I hadn't really thought about moving old "what bike" threads, just making a place for future ones.

If there are some that you feel should be moved there, let me know and I'll wave the Admin wand over them.


----------



## MacB (22 Jun 2009)

I'd have thought moving them all over would make sense.


----------



## Shaun (22 Jun 2009)

MacBludgeon said:


> I'd have thought moving them all over would make sense.



<passes wand over to MacB> There you go, there's summat on the telly I'm watching at the mo ...


----------



## MacB (22 Jun 2009)

Admin said:


> <passes wand over to MacB> There you go, there's summat on the telly I'm watching at the mo ...



I'm good on ideas short on action


----------



## Shaun (22 Jun 2009)

He he ... shall I post an announcement about it ... 

I'll look at moving them when I have some free time.

Cheers,
Shaun


----------



## Flying_Monkey (23 Jun 2009)

How about an Announcement telling people where to post 'What Bike...' questions?


----------



## Shaun (23 Jun 2009)

Flying_Monkey said:


> How about an Announcement telling people where to post 'What Bike...' questions?



Perhaps a little later on when people have gotten over their announcement fatigue ... 
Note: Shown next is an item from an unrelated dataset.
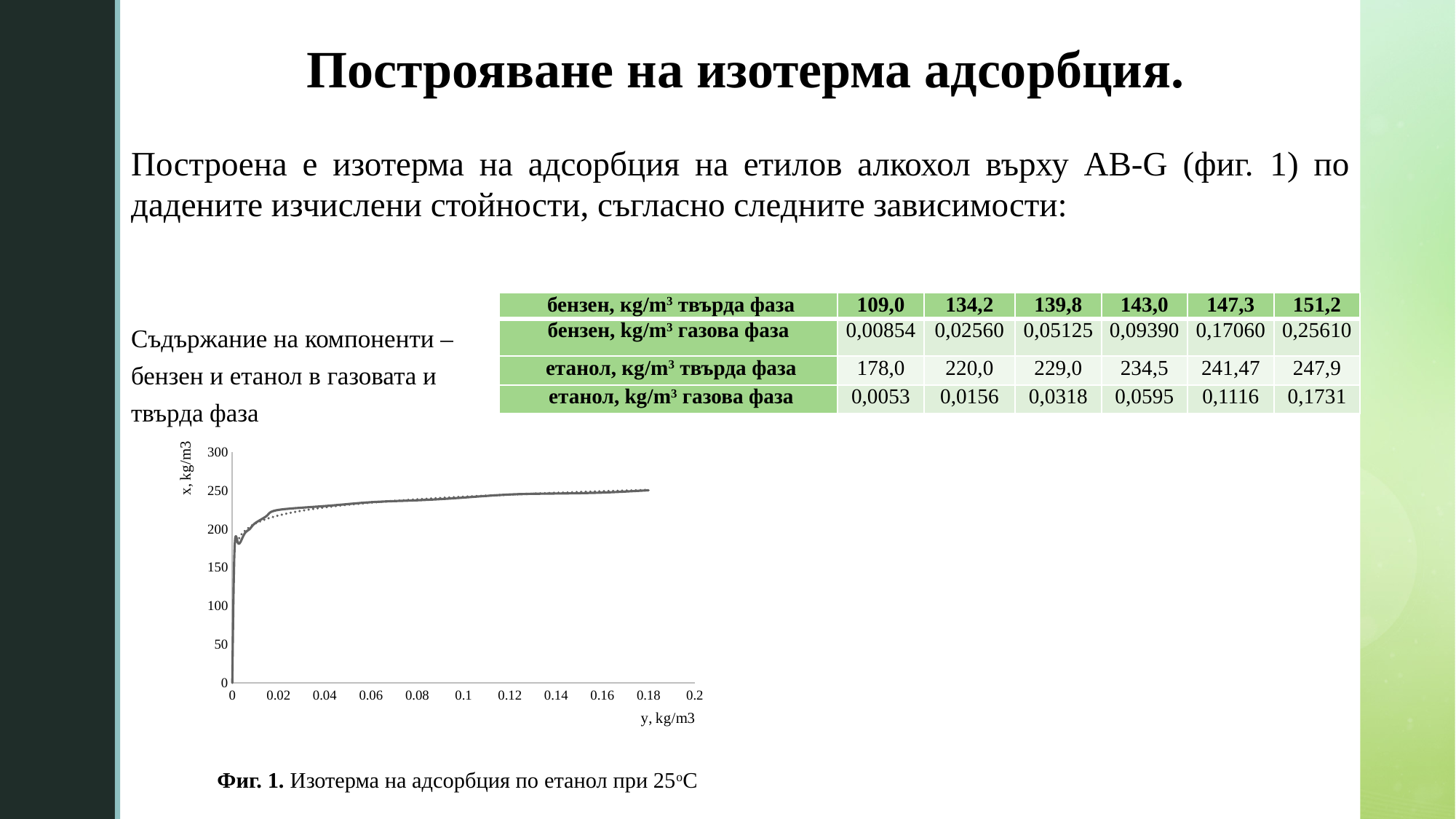
Is the plotted value at y = 0.04 kg/m3 greater or less than 100? greater What is the label of the horizontal axis of the chart? y, kg/m3 Is the plotted value at y = 0.18 kg/m3 greater or less than 200? greater Do the plotted values rise or fall as the x axis value increases? rise Is the plotted value at y = 0.18 kg/m3 greater or less than 300? less What kind of chart is shown on the slide? line chart What is the label of the vertical axis of the chart? x, kg/m3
Having thought about this some more, would we benefit from a completely separate *What Bike?* forum where the discussion is just about help and advice on bike purchases?

Anyone got any thoughts?


----------



## Arch (23 Jun 2009)

Admin said:


> Perhaps a little later on when people have gotten over their announcement fatigue ...
> 
> Having thought about this some more, would we benefit from a completely separate *What Bike?* forum where the discussion is just about help and advice on bike purchases?
> 
> Anyone got any thoughts?



Personally, I don't have a problem with 'what bike' stuff appearing in different forums - I can rarely help with specifics, so I just don't read them. I can see that for reference for future enquiries, it would be more convenient to have them together, but a poster might think it better to put them in whatever section is relevant - commuting or whatever. Also, each person who asks has a separate set of needs and so on, so having all the old stuff in one place to read might not quite sort it out for them (also, I find it much easier to understand and use a specific discussion, than to read up less personal case studies)


----------



## Flying_Monkey (24 Jun 2009)

I think Arch is right... an archive is a good idea. A separate forum would mean it would be less likely that people would actually get their questions answered except by the few people who would actually regularly check a 'what bike?' forum...


----------



## zimzum42 (24 Jun 2009)

True...

From a regular's point of view it would be good to 'get rid' of all the what bike posts, but then who would answer them if they were tucked away, only people who only use the 'new posts' button (like me) and of those only people who can be bothered (not me)!


----------



## Noodley (30 Jun 2009)

Any chance moving a few non-Cafe threads out of the cafe when you're at it?


----------